De cariño lo apodamos El Compañerito, porque para todo decía: “¿Cómo le va, compañerito?”, “Mándeme las notas de la portada, compañerito”, “Páseme las caricaturas para escanearlas, compañerito”. Pero su verdadero apodo era El Pinche Tragaldabas.

Éste era un güey que trabajaba como diseñador en el periódico y no había noche que llegara sin cena: una tupperware gigante llena hasta el tope –se chorreaba la chingadera- de cortadillo a la mexicana, arroz, frijoles negros en bola y tortillas que le preparaba su mujer. 
Sí, yo sé que llegar con cena al trabajo no tiene nada de malo, pero lo que hacía este culero de El Compañerito era que no le ofrecía a nadie –ni por cortesía-, y se iba casi casi a escondidas a calentar el recipiente al microondas de la pequeña cocineta de la redacción. Después, se encerraba en una oficina abandonada con la vasija humeante y ahí cenaba solo; a oscuras, para que nadie lo viera. Al terminar, salía de la oficina disimuladamente, se metía al baño y a los treinta segundos salía secándose las manos con toallas de papel, fingiendo que se acababa de aventar un cague.

* [MATERIAL PROPORCIONADO]
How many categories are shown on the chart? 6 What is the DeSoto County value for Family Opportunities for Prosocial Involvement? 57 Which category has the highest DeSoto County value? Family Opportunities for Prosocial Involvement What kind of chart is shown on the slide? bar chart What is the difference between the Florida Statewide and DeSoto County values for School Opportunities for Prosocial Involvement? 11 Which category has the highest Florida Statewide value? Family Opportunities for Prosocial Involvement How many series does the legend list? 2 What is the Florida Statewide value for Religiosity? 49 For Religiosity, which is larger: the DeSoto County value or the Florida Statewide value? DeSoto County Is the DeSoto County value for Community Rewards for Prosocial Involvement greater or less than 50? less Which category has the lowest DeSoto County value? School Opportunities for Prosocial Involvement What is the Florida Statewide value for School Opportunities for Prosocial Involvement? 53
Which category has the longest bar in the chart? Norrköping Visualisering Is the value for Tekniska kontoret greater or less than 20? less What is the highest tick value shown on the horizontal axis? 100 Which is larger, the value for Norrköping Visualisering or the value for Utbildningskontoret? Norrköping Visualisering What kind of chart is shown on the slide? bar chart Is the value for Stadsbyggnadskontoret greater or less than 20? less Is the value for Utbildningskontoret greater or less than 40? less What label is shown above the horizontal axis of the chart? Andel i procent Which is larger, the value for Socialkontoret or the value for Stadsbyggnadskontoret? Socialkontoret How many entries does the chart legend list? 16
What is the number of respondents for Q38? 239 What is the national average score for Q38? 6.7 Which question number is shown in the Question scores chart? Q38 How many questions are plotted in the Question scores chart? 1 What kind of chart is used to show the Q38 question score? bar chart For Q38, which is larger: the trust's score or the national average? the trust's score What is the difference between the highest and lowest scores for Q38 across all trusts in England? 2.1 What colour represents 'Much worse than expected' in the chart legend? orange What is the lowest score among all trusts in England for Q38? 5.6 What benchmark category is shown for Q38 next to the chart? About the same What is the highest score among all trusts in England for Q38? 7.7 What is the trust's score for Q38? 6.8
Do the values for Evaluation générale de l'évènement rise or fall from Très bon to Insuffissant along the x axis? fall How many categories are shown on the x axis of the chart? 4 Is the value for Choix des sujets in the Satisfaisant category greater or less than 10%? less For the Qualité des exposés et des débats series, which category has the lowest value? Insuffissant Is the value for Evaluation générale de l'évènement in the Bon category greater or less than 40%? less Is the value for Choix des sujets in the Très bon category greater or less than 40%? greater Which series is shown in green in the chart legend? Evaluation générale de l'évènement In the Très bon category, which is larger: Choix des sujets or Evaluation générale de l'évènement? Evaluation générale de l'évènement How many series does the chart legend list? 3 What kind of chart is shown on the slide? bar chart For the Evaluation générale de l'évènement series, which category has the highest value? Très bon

* [TAREAS]
A) Enumera los alimentos que, según el relato sobre El Compañerito, llevaba en la tupperware de su cena.
B) Retoma el relato sobre El Compañerito justo después de su última oración y continúalo con el mismo tono y registro.

* [RESPUESTAS EN ORDEN]
A)
- Cortadillo a la mexicana
- Arroz
- Frijoles negros en bola
- Tortillas

B)
Y okey, está bien, no hay pedo: cada quien sus ondas, pero lo que a mí más me encabronaba era que cuando pedíamos de cenar, este ojete no ponía ni un peso, argumentando que “ya había cenado en su casa”. Ah, pero que no llegara la cena porque El Pinche Tragaldabas brincaba de su lugar y preguntaba salivando que qué habíamos pedido. Y como uno no es gacho, pues le ofrecíamos de la pizza o de las hamburguesas o de lo que fuera que hubiéramos ordenado de cenar, y este gusgo no decía que no y tiraba manotazos y tarascadas, como animal hambriento. Lo más cagante era que todavía se daba el lujo de comer más que quienes sí habían puesto dinero para la cena. El pinche tragón éste agarraba una rebanada de pizza y se la comía como desesperado; luego agarraba dos trozos al mismo tiempo y decía con un tonito de voz de lo más cínico: “Ay, se me vinieron dos pedazos, compañeritos, jijijiji…”. Caminaba a su lugar, se sentaba, hacía taco una de las rebanada y se la zampaba entera; la otra, la metía en su tupperware: “Ésta es para el camino, compañeritos, jijijiji”, decía con su cínica tonadita de voz, masticando todavía la otra rebanada.
  
El Pinche Tragaldabas siempre agarraba de nuestra cena y él nunca nos ofreció de la suya. Era un tipo mezquino que se comportaba todavía más patético cuando pedíamos de cenar tacos. Después de habernos quitado un taco a cada quien, El Compañerito nos preguntaba: “¿Ya terminaron de cenar, compañeritos?”, y antes de que dijéramos que sí, el güey empezaba a recoger los limones que no estaban exprimidos y las bolsitas de cebolla con cilantro, y los metía en su mochila. Pero el espectáculo más sorprendente era cuando limpiaba las puntas abiertas de las bolsitas de salsa y les ponía cinta adhesiva, para que no chorrearan, y también podérselas llevar. “Es que la verdura está muy cara, compañeritos, jejejeje…”, decía ante nuestras miradas atónitas. Neta que ni un pordiosero que lleva una semana sin comer hace esto. Neta que un pordiosero tiene más dignidad que este cabrón. Pero bueno...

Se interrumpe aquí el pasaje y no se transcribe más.